Efficient Rendering of Heterogeneous Polydisperse Granular Media
T. Müller, M. Papas, M. Gross, W. Jarosz, J. Novák
Proceedings of ACM SIGGRAPH Asia (Macao, China, December 5-8, 2016), ACM Transactions on Graphics, vol. 35, no. 6, pp. 168:1-168:14 [Abstract]
[PDF][PDF suppl.] [Video]
We address the challenge of efficiently rendering massive assemblies of grains within a forward path-tracing framework. Previous approaches exist for accelerating high-order scattering for a limited, and static, set of granular materials, often requiring scene-dependent precomputation. We significantly expand the admissible regime of granular materials by considering heterogeneous and dynamic granular mixtures with spatially varying grain concentrations, pack rates, and sizes. Our method supports both procedurally generated grain assemblies and dynamic assemblies authored in off-the-shelf particle simulation tools.
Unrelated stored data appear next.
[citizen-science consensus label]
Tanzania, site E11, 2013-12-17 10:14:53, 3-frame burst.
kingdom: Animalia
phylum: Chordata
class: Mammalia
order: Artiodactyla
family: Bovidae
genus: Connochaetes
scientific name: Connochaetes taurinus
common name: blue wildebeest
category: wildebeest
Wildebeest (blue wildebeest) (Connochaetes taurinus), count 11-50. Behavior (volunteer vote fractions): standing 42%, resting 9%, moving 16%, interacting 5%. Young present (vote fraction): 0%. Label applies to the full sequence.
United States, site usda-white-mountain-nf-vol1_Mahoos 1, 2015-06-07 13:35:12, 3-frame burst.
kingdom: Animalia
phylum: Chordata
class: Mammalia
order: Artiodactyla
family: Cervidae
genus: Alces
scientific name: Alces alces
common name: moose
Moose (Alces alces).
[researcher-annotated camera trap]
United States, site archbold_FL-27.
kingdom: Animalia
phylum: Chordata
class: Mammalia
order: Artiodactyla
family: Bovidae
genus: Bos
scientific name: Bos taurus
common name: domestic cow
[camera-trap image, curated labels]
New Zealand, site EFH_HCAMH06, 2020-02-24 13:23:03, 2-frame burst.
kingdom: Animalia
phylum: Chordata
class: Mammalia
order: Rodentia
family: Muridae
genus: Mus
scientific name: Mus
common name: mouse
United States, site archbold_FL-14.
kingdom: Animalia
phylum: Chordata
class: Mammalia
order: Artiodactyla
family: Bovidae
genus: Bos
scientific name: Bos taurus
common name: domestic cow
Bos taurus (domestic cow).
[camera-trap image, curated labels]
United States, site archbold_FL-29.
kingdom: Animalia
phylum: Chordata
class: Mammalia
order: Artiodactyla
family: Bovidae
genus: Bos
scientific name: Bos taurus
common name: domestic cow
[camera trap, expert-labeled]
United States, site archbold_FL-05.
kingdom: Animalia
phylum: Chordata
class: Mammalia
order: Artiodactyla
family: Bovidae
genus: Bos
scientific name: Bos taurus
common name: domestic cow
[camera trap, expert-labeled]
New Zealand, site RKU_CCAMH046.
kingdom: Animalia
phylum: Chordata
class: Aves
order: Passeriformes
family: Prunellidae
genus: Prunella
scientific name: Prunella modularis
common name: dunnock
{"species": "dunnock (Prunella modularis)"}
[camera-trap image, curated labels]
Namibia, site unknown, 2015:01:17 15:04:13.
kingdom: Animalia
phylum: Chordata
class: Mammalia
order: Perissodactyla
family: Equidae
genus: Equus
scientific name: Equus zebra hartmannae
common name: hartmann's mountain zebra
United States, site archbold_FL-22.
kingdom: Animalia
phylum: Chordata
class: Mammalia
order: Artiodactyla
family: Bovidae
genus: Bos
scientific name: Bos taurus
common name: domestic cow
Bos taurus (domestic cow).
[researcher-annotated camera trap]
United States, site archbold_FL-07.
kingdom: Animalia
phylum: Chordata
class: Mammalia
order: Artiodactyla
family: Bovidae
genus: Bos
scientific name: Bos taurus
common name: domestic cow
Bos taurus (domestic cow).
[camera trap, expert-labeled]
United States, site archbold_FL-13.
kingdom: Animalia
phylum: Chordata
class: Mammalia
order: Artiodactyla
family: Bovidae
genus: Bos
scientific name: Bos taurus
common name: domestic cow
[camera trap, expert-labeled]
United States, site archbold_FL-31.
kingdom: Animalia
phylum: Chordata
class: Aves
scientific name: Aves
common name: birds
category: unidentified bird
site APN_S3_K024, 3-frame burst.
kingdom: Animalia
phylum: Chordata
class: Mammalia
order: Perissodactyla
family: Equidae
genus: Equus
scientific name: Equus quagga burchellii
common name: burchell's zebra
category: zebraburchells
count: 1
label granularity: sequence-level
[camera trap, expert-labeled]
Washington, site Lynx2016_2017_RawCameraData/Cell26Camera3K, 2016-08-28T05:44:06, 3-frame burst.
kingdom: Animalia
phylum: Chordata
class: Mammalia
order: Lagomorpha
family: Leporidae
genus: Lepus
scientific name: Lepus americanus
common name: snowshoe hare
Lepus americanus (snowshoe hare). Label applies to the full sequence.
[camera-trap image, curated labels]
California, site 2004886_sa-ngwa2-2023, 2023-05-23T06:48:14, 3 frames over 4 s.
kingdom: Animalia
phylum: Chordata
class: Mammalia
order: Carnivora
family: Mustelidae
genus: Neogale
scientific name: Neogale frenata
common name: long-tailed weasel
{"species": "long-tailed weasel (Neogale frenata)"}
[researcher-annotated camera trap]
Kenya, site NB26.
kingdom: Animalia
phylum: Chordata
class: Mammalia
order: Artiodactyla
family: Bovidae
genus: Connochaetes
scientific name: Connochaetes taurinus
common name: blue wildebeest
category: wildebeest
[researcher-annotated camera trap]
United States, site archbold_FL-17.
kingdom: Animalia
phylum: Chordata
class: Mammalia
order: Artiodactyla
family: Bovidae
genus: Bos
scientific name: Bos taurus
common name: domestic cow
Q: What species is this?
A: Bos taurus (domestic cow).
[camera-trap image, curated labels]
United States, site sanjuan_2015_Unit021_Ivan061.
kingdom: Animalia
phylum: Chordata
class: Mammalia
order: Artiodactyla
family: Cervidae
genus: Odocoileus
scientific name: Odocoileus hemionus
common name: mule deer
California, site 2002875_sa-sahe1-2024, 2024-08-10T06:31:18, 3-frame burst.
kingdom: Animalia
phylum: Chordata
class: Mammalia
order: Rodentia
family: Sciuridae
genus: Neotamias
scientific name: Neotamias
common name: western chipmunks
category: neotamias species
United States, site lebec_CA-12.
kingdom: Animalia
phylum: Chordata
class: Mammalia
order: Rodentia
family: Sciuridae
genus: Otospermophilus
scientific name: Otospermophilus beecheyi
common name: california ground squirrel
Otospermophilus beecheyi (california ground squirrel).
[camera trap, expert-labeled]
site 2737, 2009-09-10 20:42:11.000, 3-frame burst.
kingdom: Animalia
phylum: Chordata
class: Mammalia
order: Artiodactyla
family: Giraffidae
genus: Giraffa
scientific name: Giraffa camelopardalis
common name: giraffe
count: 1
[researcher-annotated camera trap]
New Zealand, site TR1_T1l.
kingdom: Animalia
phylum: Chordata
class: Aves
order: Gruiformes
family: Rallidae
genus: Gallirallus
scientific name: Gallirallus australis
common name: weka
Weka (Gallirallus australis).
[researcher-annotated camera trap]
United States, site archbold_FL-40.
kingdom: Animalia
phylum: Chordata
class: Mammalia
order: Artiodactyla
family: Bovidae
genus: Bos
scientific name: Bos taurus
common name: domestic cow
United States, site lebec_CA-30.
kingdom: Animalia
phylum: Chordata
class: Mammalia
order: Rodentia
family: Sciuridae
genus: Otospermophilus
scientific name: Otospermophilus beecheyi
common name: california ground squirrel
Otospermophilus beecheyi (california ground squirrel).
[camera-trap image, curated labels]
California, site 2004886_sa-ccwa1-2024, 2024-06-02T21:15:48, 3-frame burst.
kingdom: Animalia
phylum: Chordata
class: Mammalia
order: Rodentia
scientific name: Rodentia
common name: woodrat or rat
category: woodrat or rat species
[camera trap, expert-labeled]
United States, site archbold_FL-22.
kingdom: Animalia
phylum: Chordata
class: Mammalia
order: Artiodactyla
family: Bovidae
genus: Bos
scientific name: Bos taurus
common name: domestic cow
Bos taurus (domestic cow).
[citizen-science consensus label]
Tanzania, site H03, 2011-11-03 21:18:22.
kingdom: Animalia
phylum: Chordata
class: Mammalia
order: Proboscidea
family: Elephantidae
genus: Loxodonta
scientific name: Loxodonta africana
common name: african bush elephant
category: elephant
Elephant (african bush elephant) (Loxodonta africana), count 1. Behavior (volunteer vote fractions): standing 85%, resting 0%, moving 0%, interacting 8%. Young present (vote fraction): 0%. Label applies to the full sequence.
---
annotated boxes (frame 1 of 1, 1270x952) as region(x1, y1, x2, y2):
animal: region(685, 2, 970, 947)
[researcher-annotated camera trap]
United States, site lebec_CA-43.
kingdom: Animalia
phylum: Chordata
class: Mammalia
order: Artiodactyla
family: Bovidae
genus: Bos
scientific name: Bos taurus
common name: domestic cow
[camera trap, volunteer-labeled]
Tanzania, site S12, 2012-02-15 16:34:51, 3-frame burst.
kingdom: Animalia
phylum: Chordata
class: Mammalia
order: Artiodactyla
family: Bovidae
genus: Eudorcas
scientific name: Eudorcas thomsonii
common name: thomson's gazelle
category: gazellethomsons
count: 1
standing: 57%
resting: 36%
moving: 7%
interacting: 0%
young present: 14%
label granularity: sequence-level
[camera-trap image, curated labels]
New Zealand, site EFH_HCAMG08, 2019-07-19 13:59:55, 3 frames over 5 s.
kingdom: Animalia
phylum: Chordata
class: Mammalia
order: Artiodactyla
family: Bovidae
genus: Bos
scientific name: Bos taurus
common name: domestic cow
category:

The key to our speedup lies in two complementary aggregate scattering approximations which we introduced to jointly accelerate construction of short and long light paths. For low-order scattering, we accelerate path construction using novel grain scattering distribution functions (GSDF) which aggregate intra-grain light transport while retaining important grain-level structure. For high-order scattering, we extend prior work on shell transport functions (STF) to support dynamic, heterogeneous mixtures of grains with varying sizes. We do this without a scene-dependent precomputation and show how this can also be used to accelerate light transport in arbitrary continuous heterogeneous media. Our multi-scale rendering automatically minimizes the usage of explicit path tracing to only the first grain along a light path, or can avoid it completely, when appropriate, by switching to our aggregate transport approximations.
We demonstrate our technique on animated scenes containing heterogeneous mixtures of various types of grains that could not previously be rendered efficiently. We also compare to previous work on a simpler class of granular assemblies, reporting significant computation savings, often yielding higher accuracy results.